ROANOKE TIMES

                         Roanoke Times
                 Copyright (c) 1995, Landmark Communications, Inc.

DATE: FRIDAY, May 27, 1994                   TAG: 9405270100
SECTION: CURRENT                    PAGE: NRV-2   EDITION: NEW RIVER CURRENT 
SOURCE: By BRIAN KELLEY STAFF WRITER
DATELINE: PRICES FORK                                LENGTH: Medium


NEW TRASH SITE LAUDED IN COUNTY

Montgomery County officials dedicated their showpiece trash and recycling collection site Wednesday with a ceremonial tossing o' the garbage bags.

As a small crowd looked on, County Administrator Betty Thomas and Supervisors Joe Gorman and Henry Jablonski threw three bags of trash into Montgomery's brand new compactor located at its first "staffed, consolidated solid waste disposal site."

Then part-time operator Harold Cherry, a retired deputy sheriff of 14 years experience, pushed a button. The machine rumbled to life and shoved the bags into a large container that will be disconnected from the compactor and trucked about once a week to the Mid-County Landfill.

The compactor and container hold the same amount of refuse as 12 of the "green boxes" the county uses in its rural areas. But none of those 250 green containers spread over more than 65 sites across Montgomery are staffed like the new Prices Fork site.

"This is a massive improvement," said Tim Myers, the county's recycling coordinator. Keeping it manned keeps it clean. There's no loose, windblown trash; there's no illegal dumping.

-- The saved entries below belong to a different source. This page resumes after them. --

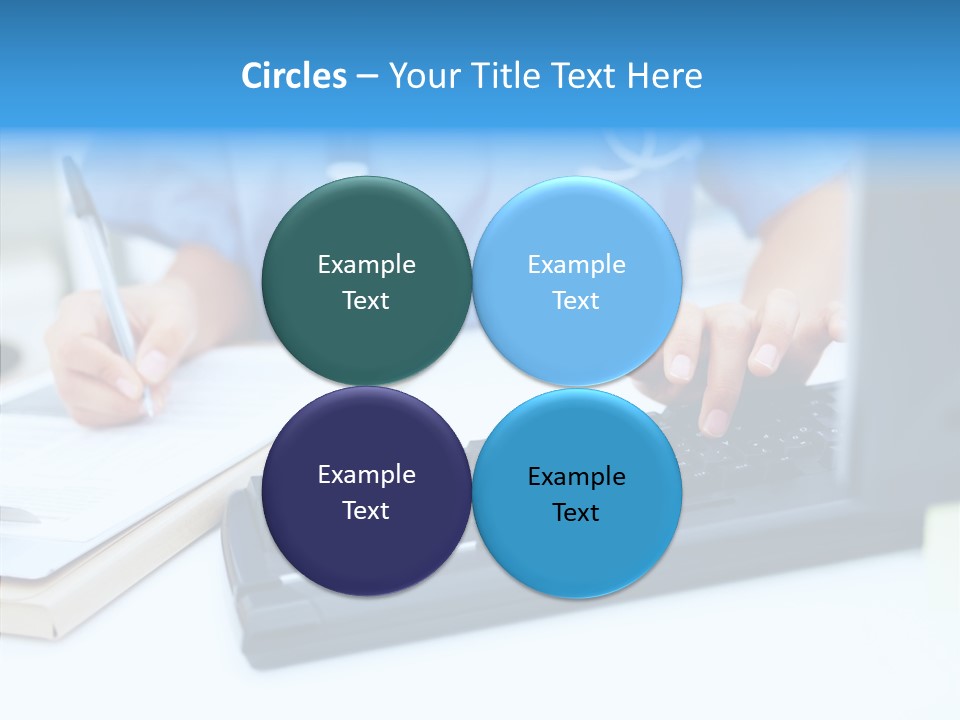 Circles – Your Title Text Here

Example Text

Example Text

Example Text

Example Text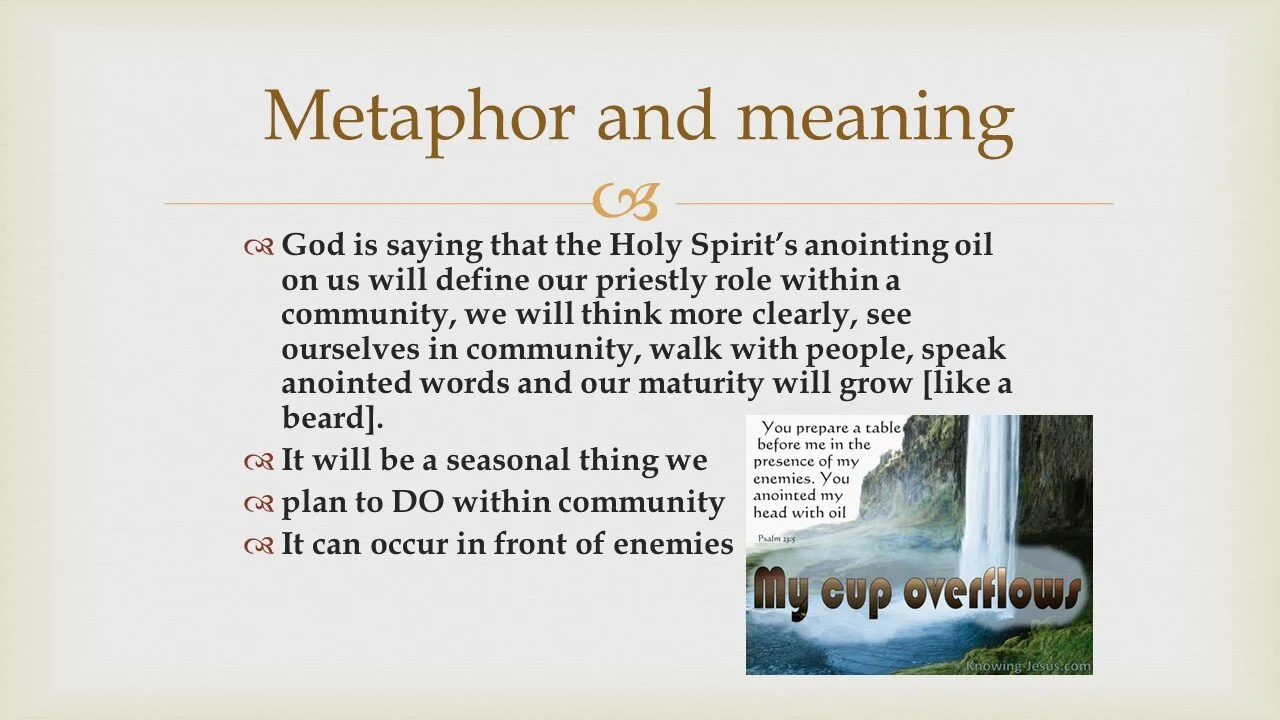 Metaphor and meaning

God is saying that the Holy Spirit's anointing oil on us will define our priestly role within a community, we will think more clearly, see ourselves in community, walk with people, speak anointed words and our maturity will grow [like a beard].

It will be a seasonal thing we

plan to DO within community

It can occur in front of enemies

You prepare a table before me in the presence of my enemies. You anointed my head with oil

Psalm 23:5

My cup overflows

Knowing-Jesus.com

Located just downhill from the small village of Prices Fork, the fenced, 7.5 acre site opened in November. But the county waited to dedicate it until the last piece of equipment, the $15,000 compactor, was in place last week.

Aside from trash, the collection station has bins for recycling cardboard, paper, cans, plastic and glass. The attendants will also accept used motor oil and car batteries, and, for a small fee, household appliances such as refrigerators, ovens and so forth.

The station is open seven days a week for 12 hours a day. Developing it cost $20,000 for the land and another $100,000 for equipment and construction, spread over two years, estimated Tim McCoy, the county's superintendent of public works.

Paying the three part-time attendants will cost the county approximately $20,000 in the coming budget year. But, county officials say, the consolidated site saves money by reducing the number of runs per week to the landfill and reducing the number of green-box sites required.

Cost dissuaded the Board of Supervisors from committing to building a second staffed site on the other end of the county in the next year. Facing the first tax increase in three years, the supervisors eliminated $78,000 from the budget beginning July 1 that would have gone to develop another collection center at the county industrial park in Elliston. The price would be lower there because the county already owns the land.

Some items cannot be dropped off at the Prices Fork site. They include: tires, brush, liquid waste, pesticides, insecticides and drummed or canned waste. Tires and brush can be taken to the Mid-County Landfill for shredding and mulching.